Mais mon hamster tourne à tout régime et je me répète des phrases comme : «Pour qui te prends-tu? Tu n'y arriveras jamais ? Tu vises trop haut ?» Il ne m'en faut pas plus pour me plonger dans un état de découragement profond. La procrastination prend alors toute la place. Je ne veux plus de ce poste, je me crois incapable d'occuper cet emploi et préparer cette entrevue est trop confrontant pour moi. Cela me confronte à l'image négative que j'ai de moi. C'est trop souffrant, je voudrais fermer les rideaux, me faire livrer une énorme pizza que j'engloutirais devant la télé. Vite ne plus ressentir, mais je n'ai pas le choix les emplois ne sont pas légion.
Mais je dois travailler. Je retourne à la préparation de mon entrevue, mon anxiété est à son paroxysme. Je tente de me faire un plan de préparation, d'être logique, mais, dans la même minute, je passe de l'euphorie au découragement profond. Je suis bipolaire j'en suis certaine, ou folle à lier. Et voilà que passe de la procrastination à la perfection. Je dois être parfaite, je dois pouvoir répondre à toutes les questions en lien avec le poste. J'imprime alors des tonnes de documents. La pile est si haute que j'aurais besoin d'au moins une semaine pour passer au travers et je n'ai pas le temps. C'est le tout ou rien, je suis dans la démesure, je n'ai pas d'équilibre. Je ne sais plus quoi faire.
J'ai le réflexe de m'asseoir et d'ouvrir le livre Amour toxique de Diane Borgia, livre sur lequel je suis tombée tout à fait par hasard il y a quelques mois à la bibliothèque. En lisant les premières pages je me suis écroulée entre les rayons de livres. En une page on venait de m'expliquer ce qui ne fonctionnait pas en moi. On mettait des mots clairs et précis sur ce mal de vivre qui me ronge depuis 40 ans. J'ai dû m'asseoir tant l'émotion était intense. Je suis toute suite allée voir à la fin du livre pour vérifier s'il y avait des exercices à faire ou si l'auteur étalait sa théorie en laissant le lecteur seul avec ses prises de conscience douloureuses. Heureusement, les exercices étaient-là. J'ai donc emprunté le livre et maintenant je relis le page sur l'identité négative et l'immaturité émotionnelle.

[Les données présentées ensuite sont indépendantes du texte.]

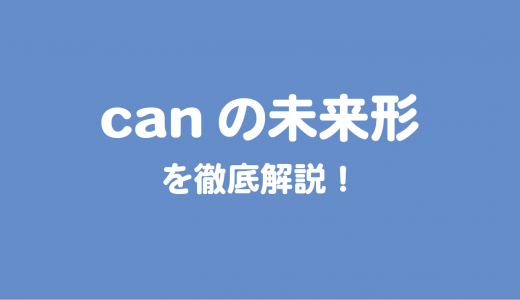 canの未来形は?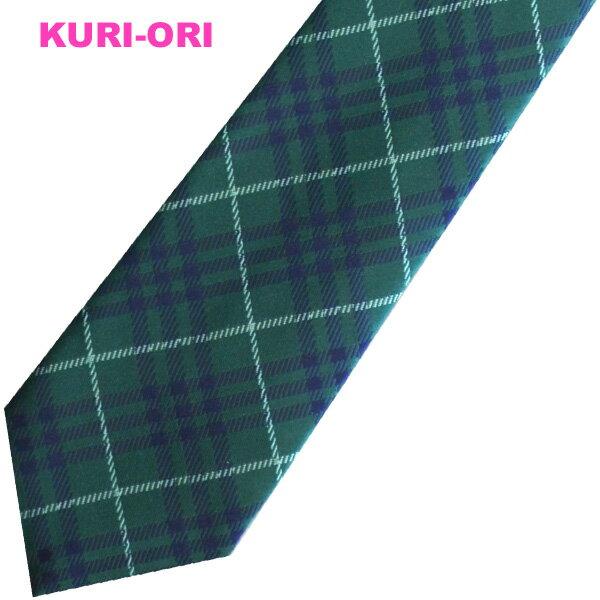 KURI-ORI[クリオリ]制服 スクールネクタイKRN100グリーンチェック 男女兼用 【日本製】【映画「黒崎君の言いなりになんてならない」で使用されています】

Tranquillement je mets en sourdine les pensées comme : «Je dois être parfaite ou je n'y irai pas. Je dois donner tout ce que j'ai, c'est tout ou rien». Cela me permet de retrouver un certain calme. Je continue alors la préparation de mon entrevue avec des pensées moins extrêmes et plus réalistes. Je me dis que si je me prépare adéquatement et si je fais aussi confiance à mon expérience de travail passé, je peux réussir à faire une bonne entrevue. Ces pensées sont rassurantes. Leurs logiques m'apaisent et me donne l'énergie nécessaire pour compléter ma préparation avec plus de calme. Je fini par me dire que le plus important est de faire face à mon engagement en me présentant demain à cette entrevue.

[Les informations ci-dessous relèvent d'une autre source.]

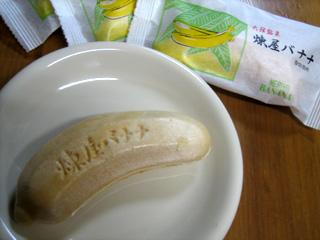煉屋バナナ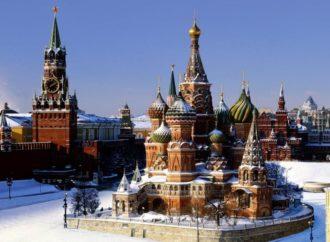 Rusija gradi akrobatski centar vrijedan 30 milijardi dolara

J'ai mal dormi cette nuit. L'entrevue n'est qu'à 16h00. Toute une journée à attendre. Mes émotions jouent aux montagnes russes, mais beaucoup moins que je ne l'aurais cru. J'arrive à formuler mes pensées pour rester dans la réalité. Arrivée à l'heure, je pense avoir fait un assez bonne entrevue. J'ai contrôlé relativement bien mon stress. J'ai marqué des points à certains moments et j'en ai perdu aussi, mais en bout de ligne, cela s'est avéré correct. Je n'ai pas été parfaite, ni médiocre.

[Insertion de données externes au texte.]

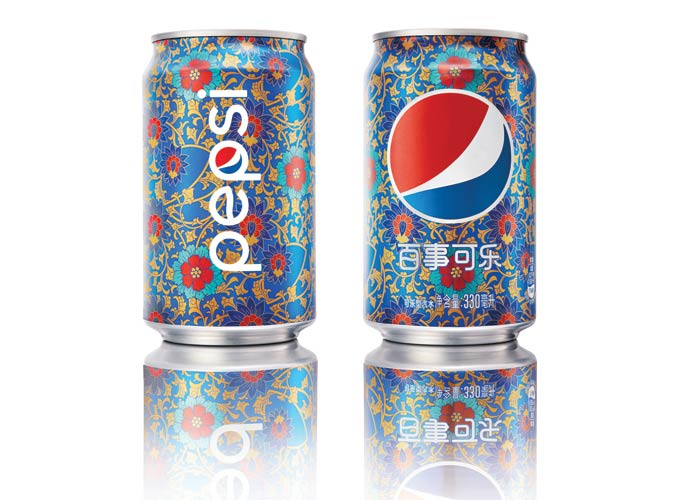 Pepsi Limited Edition Can China by PepsiCo Design & Innovation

Je rentre alors chez moi très fière, non pas de l'entrevue, mais de m'y être présentée et avoir su reformuler mes pensées pour parvenir à faire ce que j'avais à faire. La soirée est difficile. La tension dans mon corps est grande. Je me sens angoissée. Comme si l'adrénaline baissait et que je prenais conscience de l'effort émotionnel que tout cela m'a demandé. J'ai peur de faire une crise d'angoisse. Je ne fuis pas. J'écoute ce qui se passe en moi. J'agis envers moi-même en parent bienveillant. Je retrouve peu à peu mon équilibre. C'est une belle victoire. Vais-je avoir le poste ? Je n'en sais rien. Cette décision est hors de mon contrôle, mais moi j'ai monté seule une autre marche. J'ai fait face à mes responsabilités. Je me suis bien préparée, j'ai respecté mon engagement et j'ai donné le meilleur de moi-même. C’est ce qui est le plus important.
Pourquoi? Pourquoi ? Pourquoi ? Je sais au fond de moi ce que je devrais faire pour rééquilibrer ma vie. Mais je n'arrive pas à me mobiliser avec constance. Je fais les bonnes choses pendant un certain laps de temps pour ensuite retomber dans une léthargie paralysante. Je suis souvent aux prises avec une tristesse et un sentiment de solitude. Je cherche beaucoup à l'extérieur de moi la potion magique ou la personne qui pourrait me faire sentir bien. J'ai la conviction que si j'avais un travail, un amoureux, des enfants, des amis, des activités structurées, si je faisais du sport régulièrement, si je m'alimentais mieux, si je perdais encore du poids, et si, et si ... Je serais HEUREUSE ENFIN. Pourtant, j'ai déjà été plus mince, eu un travail, un amoureux et je n'étais pas plus HEUREUSE. Pourquoi ?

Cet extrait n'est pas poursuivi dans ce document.